Studies have shown that the circulation of brains can provide benefits to developing countries

JAIME PRADESThe debate on the “brain drain”, an expression coined in the 1950’s to describe the exodus, to wealthy nations, of talent trained under difficult circumstances in poor countries has taken a new direction. In the last few years, thanks to extensive economic integration among nations, less expensive means of transportation, and communication resulting from globalization, the international mobility of highly trained professionals has increased significantly. In fact, the academic community has now begun to view this phenomenon as something much more complex and multifaceted, and possibly able to provide compensation and benefits to the affected countries. The original term has unfolded into other terms, such as “brain exchange”, to describe the situation in countries as England, Germany, and Canada, which not only attract qualified professionals but also export them, especially to the United States. Another such expression stemming from the original one is “brain gain”, linked to countries which successfully attracted back their native professionals, who had migrated to other countries. The concept of “optimal brain drain” refers to countries that were able to maintain the exit of brains at tolerable levels and, in the long term, also extracted some expertise from the benefits obtained overseas by their straying citizens.

The list of expressions deriving from the original one is very long. The report prepared by the US’s Briant Lindsay Lowell, a professor at Georgetown University, and by Scotland’s Allan Findlay, from the University of Dundee, at the request of the International Labor Organization, describes a collection of sub-phenomena. One of them is referred to as the “brain waste”, the exporting of professionals to work at well-paid but unqualified jobs, which do not take advantage of or enhance the training these professionals received in their native countries. The expression “brain export” describes the exodus of talents who are able to make up for their absence in several ways, whether it is by sending money to their families, by transferring technology to their native country, as is the case of India, which created a powerful software industry, thanks to legions of computer science students who went to study in the United States. The expressions “brain globalization” and “brain circulation” were coined to define the international mobility of talent that has become part of the lives of big corporations, especially the rotation of executives, the objective of which is to ensure the corporations’ competitive edge in global markets.
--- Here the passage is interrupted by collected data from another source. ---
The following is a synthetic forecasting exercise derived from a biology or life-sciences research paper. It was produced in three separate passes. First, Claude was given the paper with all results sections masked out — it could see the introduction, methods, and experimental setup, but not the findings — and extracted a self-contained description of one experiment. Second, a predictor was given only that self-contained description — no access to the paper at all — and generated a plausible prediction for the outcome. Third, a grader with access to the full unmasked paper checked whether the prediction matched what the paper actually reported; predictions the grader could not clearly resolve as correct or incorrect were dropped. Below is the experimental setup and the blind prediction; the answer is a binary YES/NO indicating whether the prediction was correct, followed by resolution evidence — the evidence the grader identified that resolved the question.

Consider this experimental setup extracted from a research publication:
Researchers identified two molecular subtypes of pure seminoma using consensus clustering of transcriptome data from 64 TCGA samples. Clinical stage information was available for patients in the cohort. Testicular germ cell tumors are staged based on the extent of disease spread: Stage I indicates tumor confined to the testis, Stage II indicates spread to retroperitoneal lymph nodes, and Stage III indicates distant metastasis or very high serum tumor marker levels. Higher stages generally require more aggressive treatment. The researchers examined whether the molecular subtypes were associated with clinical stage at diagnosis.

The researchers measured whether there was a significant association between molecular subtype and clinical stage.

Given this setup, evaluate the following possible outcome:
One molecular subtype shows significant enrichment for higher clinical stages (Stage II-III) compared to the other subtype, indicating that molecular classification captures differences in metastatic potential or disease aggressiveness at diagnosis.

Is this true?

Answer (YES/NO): NO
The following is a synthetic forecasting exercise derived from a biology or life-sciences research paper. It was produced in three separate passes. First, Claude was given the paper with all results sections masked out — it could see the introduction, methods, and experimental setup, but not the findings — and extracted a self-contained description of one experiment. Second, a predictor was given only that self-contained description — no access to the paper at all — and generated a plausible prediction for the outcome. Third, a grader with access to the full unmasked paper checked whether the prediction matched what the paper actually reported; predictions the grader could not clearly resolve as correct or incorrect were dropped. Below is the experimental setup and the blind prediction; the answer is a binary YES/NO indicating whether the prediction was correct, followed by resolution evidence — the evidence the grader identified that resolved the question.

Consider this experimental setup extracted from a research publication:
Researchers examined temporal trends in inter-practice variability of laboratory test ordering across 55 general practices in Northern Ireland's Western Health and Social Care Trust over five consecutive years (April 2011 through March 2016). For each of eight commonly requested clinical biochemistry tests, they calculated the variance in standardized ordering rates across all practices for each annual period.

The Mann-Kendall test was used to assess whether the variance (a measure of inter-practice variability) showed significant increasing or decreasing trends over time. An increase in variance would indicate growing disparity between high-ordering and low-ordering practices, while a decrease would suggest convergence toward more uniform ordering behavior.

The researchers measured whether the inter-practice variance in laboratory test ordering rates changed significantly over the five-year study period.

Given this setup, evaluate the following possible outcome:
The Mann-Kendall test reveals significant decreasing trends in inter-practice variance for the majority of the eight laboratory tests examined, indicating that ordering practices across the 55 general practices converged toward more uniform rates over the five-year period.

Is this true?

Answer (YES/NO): NO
The brain drain in the traditional meaning of the expression affects developing countries in South and East Asia, such as Indonesia, Pakistan, Bangladesh and Sri Lanka, in Africa and in Latin America – in this case, Argentina being the country that comes to mind. These countries are still losing highly trained professionals without being able to retrieve them or benefit from their international circulation. “Like many social processes, the impact of the brain drain on developing countries depends on direct and indirect effects”, Lowell and Findlay wrote. “An immediate, direct effect is the decline in the number of skilled workers, a loss which is difficult to repair in the short term; but there are also indirect effects with the strength to encourage economic growth.”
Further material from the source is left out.